# TEXT TO READ

Within a painfully immodest pop universe, "Idol" stands as a champion of family values -- and of the endangered naughty giggle. The banter between the show's male regulars, especially host Ryan Seacrest and judge Simon Cowell, is steeped in an outdated frat-boy homophobia that is never funny and often deeply uncomfortable. You'd think that the formal protest lodged in 2006 by the gay-rights organization GLAAD would have put a stop to such antics, but they've just kept coming.

"Idol's" closet contains much more than sexuality, though. It includes language differences, religious affiliation and its contestants' complex family lives. The daring Lambert might break down the wall of homophobia this season, but it's just as likely one of the show's several Christian worship leaders, including Lambert's main male rival Danny Gokey, will push the producers to let fundamentalist Christianity out of the box in which it's not very well contained.

(Records)

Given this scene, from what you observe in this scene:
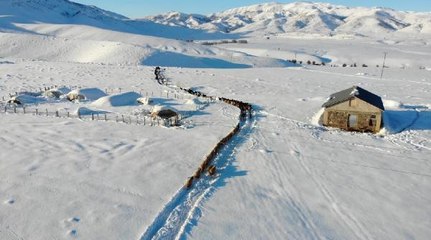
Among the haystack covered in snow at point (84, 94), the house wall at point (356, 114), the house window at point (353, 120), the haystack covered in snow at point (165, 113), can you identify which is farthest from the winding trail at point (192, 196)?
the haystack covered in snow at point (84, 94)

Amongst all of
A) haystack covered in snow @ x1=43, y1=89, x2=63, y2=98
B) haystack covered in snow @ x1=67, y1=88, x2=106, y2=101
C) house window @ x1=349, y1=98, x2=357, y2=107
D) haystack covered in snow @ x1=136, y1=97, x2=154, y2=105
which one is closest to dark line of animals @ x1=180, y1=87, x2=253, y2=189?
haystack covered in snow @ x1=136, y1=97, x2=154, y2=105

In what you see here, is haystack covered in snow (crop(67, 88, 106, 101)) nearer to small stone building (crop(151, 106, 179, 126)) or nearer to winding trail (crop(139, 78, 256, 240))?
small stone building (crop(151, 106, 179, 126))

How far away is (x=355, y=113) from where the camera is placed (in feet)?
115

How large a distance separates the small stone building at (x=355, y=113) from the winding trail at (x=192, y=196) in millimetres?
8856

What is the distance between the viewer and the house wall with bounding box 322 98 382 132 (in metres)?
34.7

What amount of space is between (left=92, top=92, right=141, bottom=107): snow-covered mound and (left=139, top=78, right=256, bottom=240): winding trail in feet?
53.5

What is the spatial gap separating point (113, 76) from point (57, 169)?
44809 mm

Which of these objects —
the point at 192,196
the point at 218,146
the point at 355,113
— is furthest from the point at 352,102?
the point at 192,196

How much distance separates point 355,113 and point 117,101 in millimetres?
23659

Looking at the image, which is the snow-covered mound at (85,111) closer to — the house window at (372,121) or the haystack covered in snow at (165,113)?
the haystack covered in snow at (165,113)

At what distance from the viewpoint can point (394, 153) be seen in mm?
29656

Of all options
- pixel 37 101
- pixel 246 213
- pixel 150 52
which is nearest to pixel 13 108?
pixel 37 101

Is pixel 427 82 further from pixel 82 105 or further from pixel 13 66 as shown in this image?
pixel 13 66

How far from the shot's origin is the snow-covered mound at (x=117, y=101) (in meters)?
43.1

# SHORT TASK A
Answer these questions about the text on "Idol":
(i) Which gay-rights organization lodged a formal protest in 2006?
(ii) Who is named as Lambert's main male rival?
(iii) Which two male regulars does the text single out for their banter, and what role does each have on the show?
# SHORT TASK B
Continue the piece on "Idol" from its last sentence.

# EXERCISE RESPONSE A
(i) GLAAD
(ii) Danny Gokey
(iii) Ryan Seacrest, the host, and Simon Cowell, a judge

# EXERCISE RESPONSE B
Or perhaps this year's outlier will be Jorge Nunez, making a mark for the Latino community by insisting on singing songs in Spanish. Then there's Scott MacIntyre, who is legally blind, and who might keep forcing the producers to adjust to a front-runner with an obvious disability.

Issues of race pose new challenges this year. Nunez's dark skin and curly hair mark him as different from the Enrique Iglesias-style Latin crossover acts more common in Hollywood. (There's more than one reason salsa master Marc Anthony, a black-haired, full-blooded Puerto Rican who has faced crossover issues himself, wept when Nunez got through.)